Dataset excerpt
╔══

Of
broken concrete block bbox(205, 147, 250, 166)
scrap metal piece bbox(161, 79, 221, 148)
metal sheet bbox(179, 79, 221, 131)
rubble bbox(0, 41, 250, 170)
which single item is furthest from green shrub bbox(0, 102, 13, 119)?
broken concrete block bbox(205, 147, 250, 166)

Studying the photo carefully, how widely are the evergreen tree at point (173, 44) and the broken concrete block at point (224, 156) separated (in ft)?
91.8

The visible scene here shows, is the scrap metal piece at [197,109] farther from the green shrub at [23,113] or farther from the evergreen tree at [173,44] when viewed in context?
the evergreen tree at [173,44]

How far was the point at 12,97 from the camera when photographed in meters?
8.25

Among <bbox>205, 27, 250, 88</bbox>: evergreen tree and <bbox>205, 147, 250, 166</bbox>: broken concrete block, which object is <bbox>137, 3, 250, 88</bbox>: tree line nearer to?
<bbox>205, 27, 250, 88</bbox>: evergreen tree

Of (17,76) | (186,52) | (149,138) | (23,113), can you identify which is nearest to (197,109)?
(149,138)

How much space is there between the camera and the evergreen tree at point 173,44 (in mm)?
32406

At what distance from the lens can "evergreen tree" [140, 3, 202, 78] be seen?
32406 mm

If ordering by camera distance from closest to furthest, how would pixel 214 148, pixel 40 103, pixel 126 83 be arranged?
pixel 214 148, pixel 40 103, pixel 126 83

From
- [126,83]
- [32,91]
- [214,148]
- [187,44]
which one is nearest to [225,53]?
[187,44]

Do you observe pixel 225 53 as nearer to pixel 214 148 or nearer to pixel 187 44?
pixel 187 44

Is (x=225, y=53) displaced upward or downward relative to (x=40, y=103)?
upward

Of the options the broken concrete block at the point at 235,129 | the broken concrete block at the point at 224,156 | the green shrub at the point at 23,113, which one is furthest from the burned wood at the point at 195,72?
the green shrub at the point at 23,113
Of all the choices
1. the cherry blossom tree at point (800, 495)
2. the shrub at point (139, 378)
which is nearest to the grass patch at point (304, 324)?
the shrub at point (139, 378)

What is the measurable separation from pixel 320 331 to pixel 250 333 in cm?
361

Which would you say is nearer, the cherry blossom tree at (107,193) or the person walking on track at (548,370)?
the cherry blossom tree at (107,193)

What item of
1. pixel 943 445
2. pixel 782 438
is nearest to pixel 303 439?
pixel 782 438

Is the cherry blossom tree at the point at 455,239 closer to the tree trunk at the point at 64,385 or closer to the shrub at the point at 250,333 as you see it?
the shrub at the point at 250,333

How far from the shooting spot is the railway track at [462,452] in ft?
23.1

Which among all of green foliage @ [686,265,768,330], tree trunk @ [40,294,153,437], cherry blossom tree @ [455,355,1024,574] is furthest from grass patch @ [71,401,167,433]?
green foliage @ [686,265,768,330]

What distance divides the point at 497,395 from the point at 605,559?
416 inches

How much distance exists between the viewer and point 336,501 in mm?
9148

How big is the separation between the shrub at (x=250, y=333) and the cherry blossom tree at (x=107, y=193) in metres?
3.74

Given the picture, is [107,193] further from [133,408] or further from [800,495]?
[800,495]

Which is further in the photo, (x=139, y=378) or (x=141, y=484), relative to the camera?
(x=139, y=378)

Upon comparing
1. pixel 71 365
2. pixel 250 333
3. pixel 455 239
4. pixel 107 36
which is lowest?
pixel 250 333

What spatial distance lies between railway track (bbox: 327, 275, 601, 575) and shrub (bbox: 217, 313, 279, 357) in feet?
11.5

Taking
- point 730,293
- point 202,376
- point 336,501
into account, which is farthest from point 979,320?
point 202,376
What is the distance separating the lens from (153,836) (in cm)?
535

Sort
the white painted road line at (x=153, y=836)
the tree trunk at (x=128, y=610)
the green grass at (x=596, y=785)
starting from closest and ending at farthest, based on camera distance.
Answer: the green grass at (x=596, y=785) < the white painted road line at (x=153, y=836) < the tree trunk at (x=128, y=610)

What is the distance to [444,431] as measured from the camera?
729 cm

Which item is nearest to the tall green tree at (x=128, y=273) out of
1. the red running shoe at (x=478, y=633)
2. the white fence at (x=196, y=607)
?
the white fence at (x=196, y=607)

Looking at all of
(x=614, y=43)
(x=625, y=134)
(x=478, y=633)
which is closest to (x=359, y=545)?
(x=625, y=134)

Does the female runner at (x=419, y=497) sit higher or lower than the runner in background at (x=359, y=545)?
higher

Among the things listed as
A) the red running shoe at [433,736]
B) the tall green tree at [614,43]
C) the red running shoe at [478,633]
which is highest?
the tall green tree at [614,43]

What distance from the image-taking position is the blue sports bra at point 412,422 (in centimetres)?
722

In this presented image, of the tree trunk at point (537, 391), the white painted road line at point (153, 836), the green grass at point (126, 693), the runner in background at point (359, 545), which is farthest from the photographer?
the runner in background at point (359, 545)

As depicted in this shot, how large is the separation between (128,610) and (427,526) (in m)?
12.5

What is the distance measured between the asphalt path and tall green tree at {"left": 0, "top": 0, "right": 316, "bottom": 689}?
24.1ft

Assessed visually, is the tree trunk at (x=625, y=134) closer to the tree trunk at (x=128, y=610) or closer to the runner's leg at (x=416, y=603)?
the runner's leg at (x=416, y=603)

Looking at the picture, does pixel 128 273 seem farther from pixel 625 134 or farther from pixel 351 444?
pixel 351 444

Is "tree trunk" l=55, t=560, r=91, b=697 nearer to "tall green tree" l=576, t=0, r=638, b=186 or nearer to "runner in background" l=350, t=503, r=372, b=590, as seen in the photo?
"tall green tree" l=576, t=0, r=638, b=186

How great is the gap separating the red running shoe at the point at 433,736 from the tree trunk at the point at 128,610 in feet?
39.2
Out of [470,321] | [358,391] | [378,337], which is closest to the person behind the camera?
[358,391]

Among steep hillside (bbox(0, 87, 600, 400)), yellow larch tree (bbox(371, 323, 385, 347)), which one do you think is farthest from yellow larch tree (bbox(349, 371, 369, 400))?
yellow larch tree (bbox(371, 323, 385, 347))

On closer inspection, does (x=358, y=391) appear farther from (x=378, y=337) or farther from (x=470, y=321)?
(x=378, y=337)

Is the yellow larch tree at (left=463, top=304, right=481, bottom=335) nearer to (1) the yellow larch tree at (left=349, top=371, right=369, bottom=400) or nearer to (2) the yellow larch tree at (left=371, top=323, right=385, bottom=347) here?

╚══

--- YOUR GOAL ---
Output only the lines running from the line with "Assessed visually, is" through the final line of the data, inclusive.

--- WRITTEN SOLUTION ---
Assessed visually, is the tree trunk at (x=625, y=134) closer to the tree trunk at (x=128, y=610) or closer to the runner's leg at (x=416, y=603)?
the runner's leg at (x=416, y=603)

Looking at the picture, does pixel 128 273 seem farther from pixel 625 134 or farther from pixel 351 444?
pixel 351 444

Is "tree trunk" l=55, t=560, r=91, b=697 nearer to "tall green tree" l=576, t=0, r=638, b=186 or nearer to "runner in background" l=350, t=503, r=372, b=590, as seen in the photo?
"tall green tree" l=576, t=0, r=638, b=186

How great is the gap separating the red running shoe at the point at 433,736 from the tree trunk at the point at 128,610 in feet?
39.2
Out of [470,321] | [358,391] | [378,337], which is closest to the person behind the camera?
[358,391]

Among steep hillside (bbox(0, 87, 600, 400)), yellow larch tree (bbox(371, 323, 385, 347)), which one do you think is farthest from yellow larch tree (bbox(349, 371, 369, 400))?
yellow larch tree (bbox(371, 323, 385, 347))

On closer inspection, does (x=358, y=391) appear farther from (x=378, y=337) or farther from (x=470, y=321)?
(x=378, y=337)

Is the yellow larch tree at (left=463, top=304, right=481, bottom=335) nearer to (1) the yellow larch tree at (left=349, top=371, right=369, bottom=400) or nearer to (2) the yellow larch tree at (left=371, top=323, right=385, bottom=347) here?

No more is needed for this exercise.